===== Extract to read =====
Lynch’s movies seem to be expressions of certain anxious, obsessive . . . parts of the director’s psyche, expressions presented with little inhibition or semiotic layering.

It’s bizarre watching Kyle MacLachlan as Agent Dale Cooper after previously seeing him in Dune and Blue Velvet. In Dune, he’s a non-presence, despite being the lead (though in fairness, I’ve only seen the 2.5-hour cut). In Blue Velvet, he’s bland by design–maybe a little pervy deep down, but functionally the square-jawed hero. But as Cooper? Oh man. MacLachlan exudes a kind of unrestrained charisma you’d otherwise have no idea he was capable of. (The role of Cooper was probably written with MacLachlan in mind, so Lynch no doubt saw this in him all along.)

Could Lost have existed without Twin Peaks? Or more specifically: would the show’s excesses have been permitted? These are unfair questions because I’ve never really tried to watch Lost.
===== Rows =====
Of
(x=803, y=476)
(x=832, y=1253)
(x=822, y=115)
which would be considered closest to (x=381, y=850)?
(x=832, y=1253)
=====
===== Rows =====
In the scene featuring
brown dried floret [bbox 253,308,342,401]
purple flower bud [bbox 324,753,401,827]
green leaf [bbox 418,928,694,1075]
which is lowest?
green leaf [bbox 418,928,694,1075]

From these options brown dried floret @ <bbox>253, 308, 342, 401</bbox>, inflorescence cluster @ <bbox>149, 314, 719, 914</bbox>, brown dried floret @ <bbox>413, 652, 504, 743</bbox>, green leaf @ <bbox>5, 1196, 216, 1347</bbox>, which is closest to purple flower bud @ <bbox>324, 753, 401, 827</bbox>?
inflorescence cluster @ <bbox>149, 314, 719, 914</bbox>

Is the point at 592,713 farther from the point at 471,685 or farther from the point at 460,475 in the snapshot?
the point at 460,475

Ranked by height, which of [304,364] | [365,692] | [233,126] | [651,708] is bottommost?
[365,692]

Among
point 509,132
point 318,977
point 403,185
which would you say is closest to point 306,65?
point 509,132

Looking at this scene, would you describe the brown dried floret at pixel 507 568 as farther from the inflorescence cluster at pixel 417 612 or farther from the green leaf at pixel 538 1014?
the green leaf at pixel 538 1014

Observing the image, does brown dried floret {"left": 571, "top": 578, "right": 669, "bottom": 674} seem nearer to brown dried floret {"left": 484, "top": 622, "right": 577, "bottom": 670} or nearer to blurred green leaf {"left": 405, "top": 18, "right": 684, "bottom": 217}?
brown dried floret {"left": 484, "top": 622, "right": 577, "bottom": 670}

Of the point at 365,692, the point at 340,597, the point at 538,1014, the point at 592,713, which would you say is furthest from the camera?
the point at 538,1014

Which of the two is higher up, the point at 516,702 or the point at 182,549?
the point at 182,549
=====
===== Rows =====
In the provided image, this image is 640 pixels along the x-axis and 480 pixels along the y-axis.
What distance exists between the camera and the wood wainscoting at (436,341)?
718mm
=====
Task:
Rewrite everything in the piece on Twin Peaks from "It’s bizarre watching" down to "him all along.)", replacing "bizarre" with "strange".

Problem solution:
It’s strange watching Kyle MacLachlan as Agent Dale Cooper after previously seeing him in Dune and Blue Velvet. In Dune, he’s a non-presence, despite being the lead (though in fairness, I’ve only seen the 2.5-hour cut). In Blue Velvet, he’s bland by design–maybe a little pervy deep down, but functionally the square-jawed hero. But as Cooper? Oh man. MacLachlan exudes a kind of unrestrained charisma you’d otherwise have no idea he was capable of. (The role of Cooper was probably written with MacLachlan in mind, so Lynch no doubt saw this in him all along.)